Two volunteers from Slamannan Angling and Protective Association and four from SNH planted 150 trees. Unpalatable and grazing resilient species (alder, downy birch, hawthorn and blackthorn) were planted without protection in an effort to reduce materials. The new stock fence here will prevent grazing from sheep but there are a few deer in the area. This is a bit of an experiment that will be monitored over the next few years to see which species have thrived/survived without protection. Biodegradable mulch mats were used to reduce competition from the grasses, docks and nettles present on the site. The trees were planted around the brash bank protection and on two other sites to provide riparian habitat and, longer term, bank stability.
Dry-stane headwall workshop
Drainage and rivers are intrinsically linked. This is particularly prevalent on farmland where fields have been created from floodplains through historic dredging and straightening of river channels and the creation of field drains. These field drains take many shapes and forms – including open ditches, stone filled ditches, buried clay pipes, and the more modern perforated plastic pipes. The brash drain. an interesting old technique I learned about on our recent workshop, involves digging a ditch, filling it with brash (butt end uphill so that water flows easily through it) and covering over the top with earth. The brash structure creates enough space for water to run through it. Field drains are just one of many examples of the innate relationship between land and rivers.
The RiverLife team are working with farmers and local volunteers on the Upper Avon to deliver habitat and management improvements. The river at Dyke farm has been dredged and partially straightened in the past and some of the drainage outflows are now blocked behind vegetated bars. To avoid the regular clearing of vegetation and bank material from these outflows, which damages riparian habitat and releases excess silt into the river, we decided to extend the outflow into the river channels and build a dry-stone construction to secure it in place. Dry-stone walling or pitching is a traditional erosion control technique used to protect land from meandering rivers. While in many places this has been superseded by green bank protection methods and we now understand the importance of erosion as a natural river process, it seemed an apt technique in this occasion and one that could add to the habitat diversity on the river bank.
So, on a rainy weekend in August – after a sustained dry spell – 6 volunteers (including 5 Slamannan Angling and Protective Association members), myself and Peter Holmes (our workshop tutor and rural skills expert) gathered on the banks of the Avon – armed with shovels, pinch bars, lump hammers and a van full of sandwiches – ready to build.
The drain itself was extended by six meters, through the bank and into the channel.
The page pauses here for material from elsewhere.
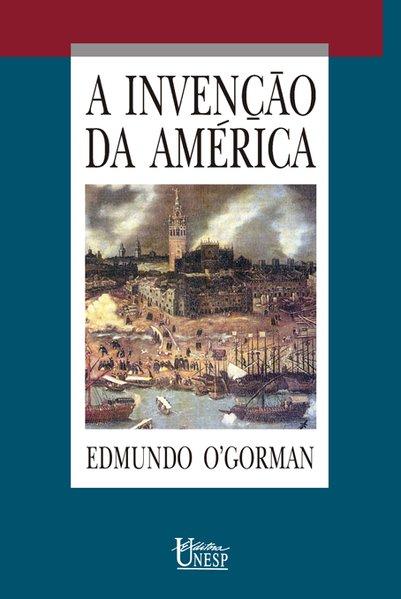 A invenção da América, livro de Edmundo O´Gorman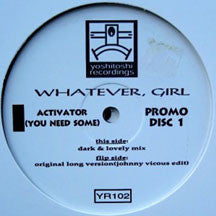 Whatever Girl - Activator (you Need Some) (VINYL ALBUM)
While the extension pipe and the four posts and wire pinning it down were brought in for the job, all the stone used for the dry-stone structure was gathered from the corners of nearby fields using a telehandler from the farm.
The principals of dry-stone walling that we learned that weekend – use larger stones at the bottom, maintain an even batter (slope), avoid running joins, use stones that reach into the bank/wall and remember that friction holds it all together – were used to create a structure that will protect and mark the new drainage outflow. Furthermore, dry-stone walls are home to many plants and animals, so this structure could provide a habitat niche that was not previously present on this stretch of riverbank, which is mainly inhabited by tall herbaceous vegetation. The top of the dry-stone structure was then covered with earth containing roots from these tall herbs that will consolidate the structure and ensure that it lasts for years to come.
It is around the edges of this structure where erosion is most likely to occur as water is deflected from the hard stone onto the soft bank. Therefore, it is important to have a strong and resilient root structure at these edges. The rank vegetation present on the banks will soon colonise these disturbed edges but, after monitoring through the winter, we may return in the spring to deploy a few willow cuttings.
The five local river stewards and our volunteer visiting from the Almond catchment who attended the workshop now have another string to their bow when it comes to rural skills and riparian management.
2018 also saw the construction of c.450m of stock fence along the banks to protect the planted trees from grazing encourage regeneration of shrubs and trees in the future.